In no small part because of these profiles in non-courage, it was Mr. Libby who found himself caught up in prosecutor Patrick Fitzgerald’s hunt for the Plame leaker, which he and his masters at Justice knew from Day One to be State Department official Richard Armitage. As Mr. Fitzgerald’s obsessive exercise ground forward, Mr. Libby got caught in a perjury net that we continue to believe trapped an innocent man who lost track of what he said, when he said it, and to whom.

And future presidential candidate and former prosecuting attorney Fred Thompson has this to say on Town Hall on June 7,2007:

As I’ve been saying for many months, this is a “he said-she said” case about political infighting that would have never been brought in any other prosecutor’s office in America.

I couldn’t agree more. Special Prosecutor Fitzgerald presided over one of the biggest travesties of justice and wastes of tax payer dollars in recent US History. Fitzgerald knew from the start that Libby was not the leaker- which was the original charge and that leaking Plame’s name was not a crime because she was not a “covered person.” When this information was realized, Libby should have been immediately cleared. Instead a loyal public servant and good man had his career and life ruined by an overzealous partisan prosecuting attorney on a fishing expedition.

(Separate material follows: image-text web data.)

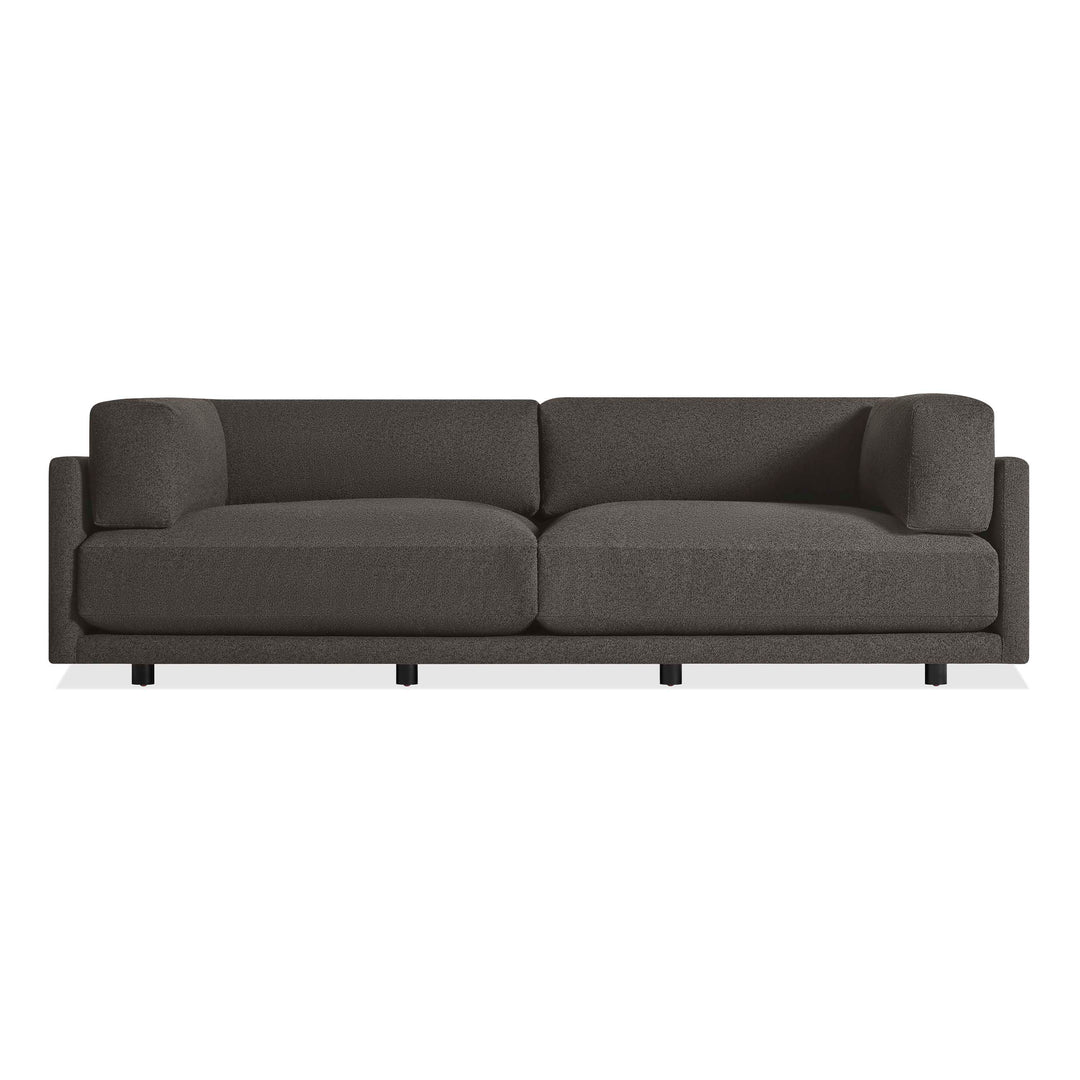 Sunday 102" Sofa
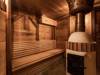 csm_Hotel_Traube_Post_Graun_07_7447881704.jpg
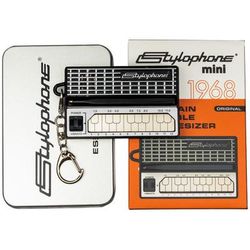 Stylophone Mini BK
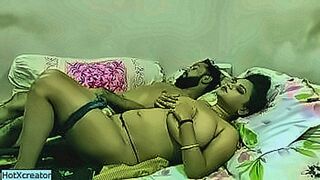 You Need to See This Kolkata boy fucking tamil bhabhi at her house while husband at office!! enjoy real indian sex — | tamil sexcom | unlocks your favorite cravings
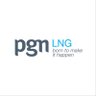 pgn_lng's profile picture. Official account of PT PGN LNG Indonesia is a subsidiary of PT Perusahaan Gas Negara Tbk.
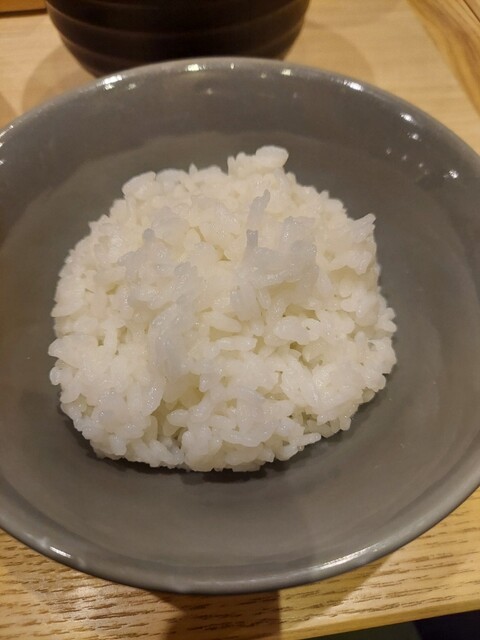 用户对于象印食堂 東京店的评论高清图
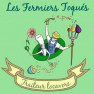 Les Fermiers Toqués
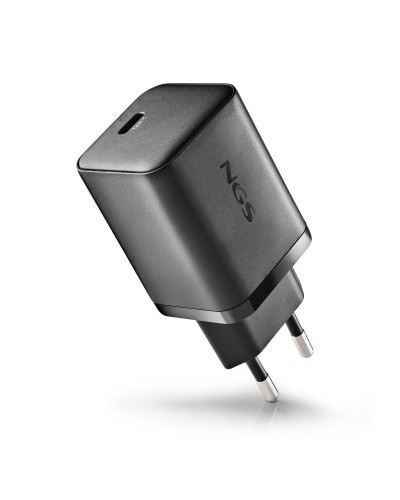 Caricabatterie Portatile NGS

An ex-Clinton National Security Advisor gets caught stuffing highly classified national security documnets down his pants from the National Archives and nary a peep from the Democrats and the media. But not for Libby. The Democrats and Fitzgerald made up their mind early on that they were going to get Libby on something whatever it took and whatever the crime.

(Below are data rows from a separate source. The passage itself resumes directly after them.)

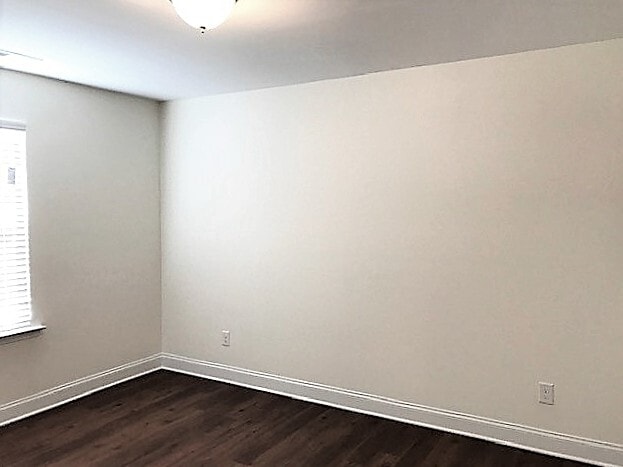 Building Photo - 13247 Ashley Meadow Dr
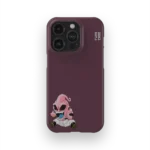 buu vibe slim iphone 17 pro max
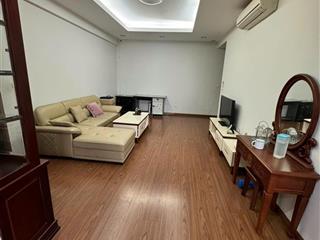 Hot  star tower, yên hòa cho thuê căn 3pn 2wc, 145m2 full đồ đẹp giá 19tr/th view đẹp 0971 759 ***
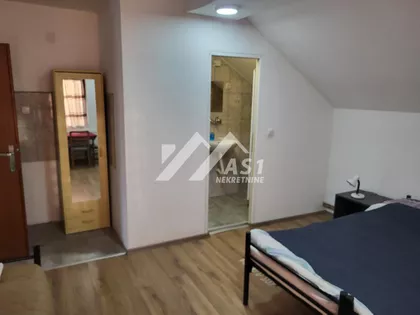 Međunarodni put | 4zida.rs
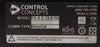 Control Concepts FG-X-C-10-E104 DeviceNet Connect Gateway Lot of 3 Working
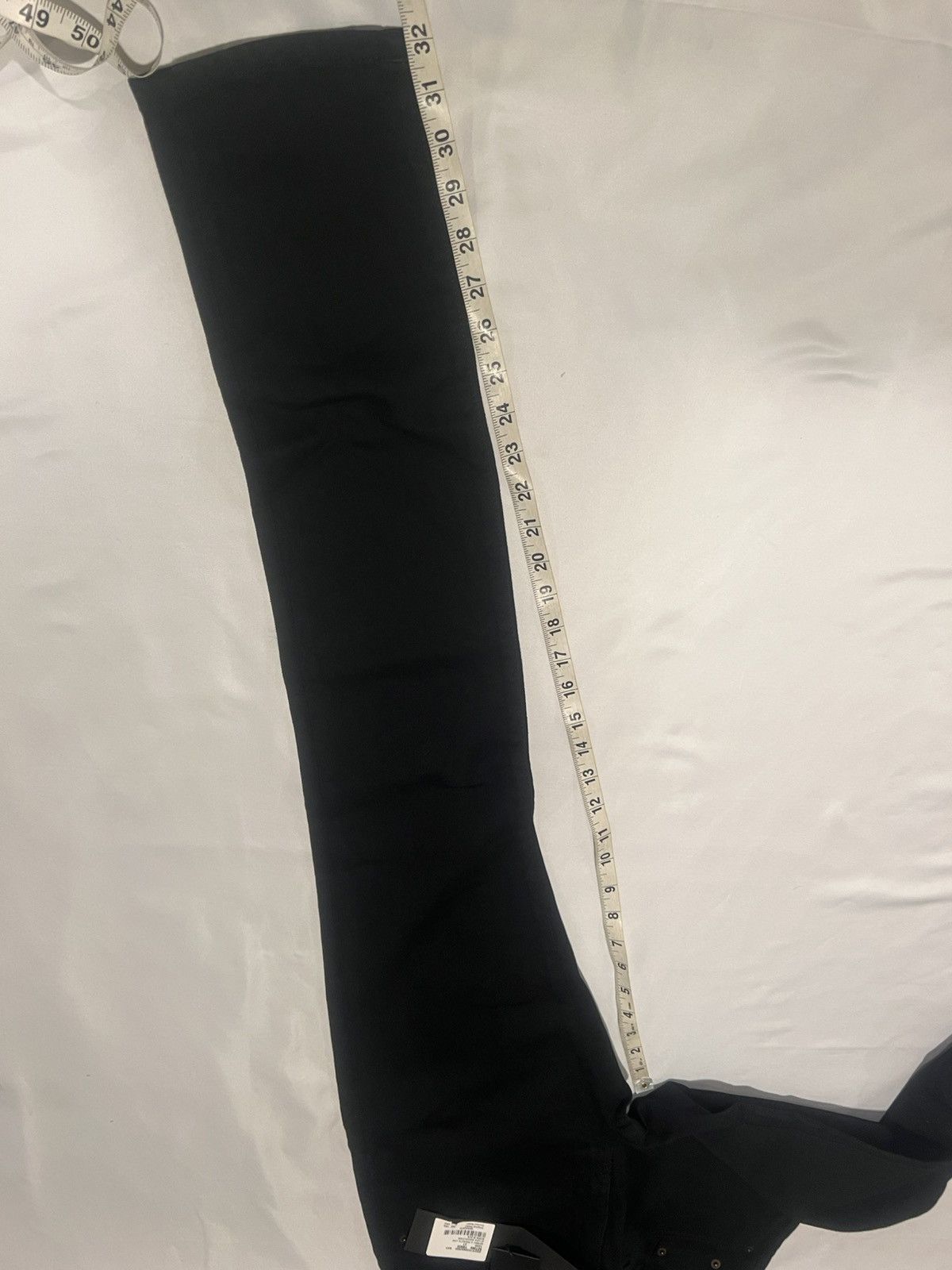 Saint Laurent Paris Saint laurent mens jeans. 27. $790 Size US 27 - 5 Thumbnail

This is an absolute travesty of justice that should never have ocurred. That it did and that Bush did not issue a full pardon is a disgrace. But I can’t say I am surpirsed. He has let me (and millions of others) down before. I thought this MBA president was supposed to be decisive. Either the guy is innocent and wrongly convicted and you pardon him or not. Don’t give me this commutation stuff. If he is innocent of the original charges which he was then clear the man’s good name and reputation. Dispense justice as you have a responsibility to do under our Constitution.

And as for those of you who say: “Well, he still lied under oath.” I agree with Senator Thompson who makes the case that “inconsistent staements” are not necessarily equivalent to perjury and that the entire case was about putting a high level Bush Admin official behind bars:

Special Prosecutor Patrick Fitzgerald proceeded to make public statements and employ tactics that would have brought condemnation in any other setting. He moved heaven and earth for a year and a half in order to come up with some sort of “process” crime against a high-level Administration official — so that he could try them in one of the most anti-Bush Administration places in America, Washington DC.

The best he could come up with was a man who was not well known to the public, but who was basically working two full-time jobs after 9/11 — trying to prevent such a thing from happening again. The White House physician says that, “Mr. Libby worked himself to exhaustion day after day reviewing national intelligence estimates.” Of course, he had to make time for hours of testimony before Fitzgerald’s grand jury and Fitzgerald found inconsistencies. At trial, practically every government witness not only was inconsistent with other government witnesses, but was inconsistent with regard to their own prior testimony.

I love how the lefties are always talking about “social justice” and the rights of the wrongfully convicted- their love for Miranda etc… Yet as the Duke case and the Libby case illustrate, those on the left are not reticent about using the heavy hand of government to punish select enemies of the left be it rich white kids at a prestigious university or somebody like Scooter Libby who was 100% innocent of the original charges brought against him. This was a travesty of justice. Shame on President Bush for not issuing a pardon and clearing this good man a long time ago.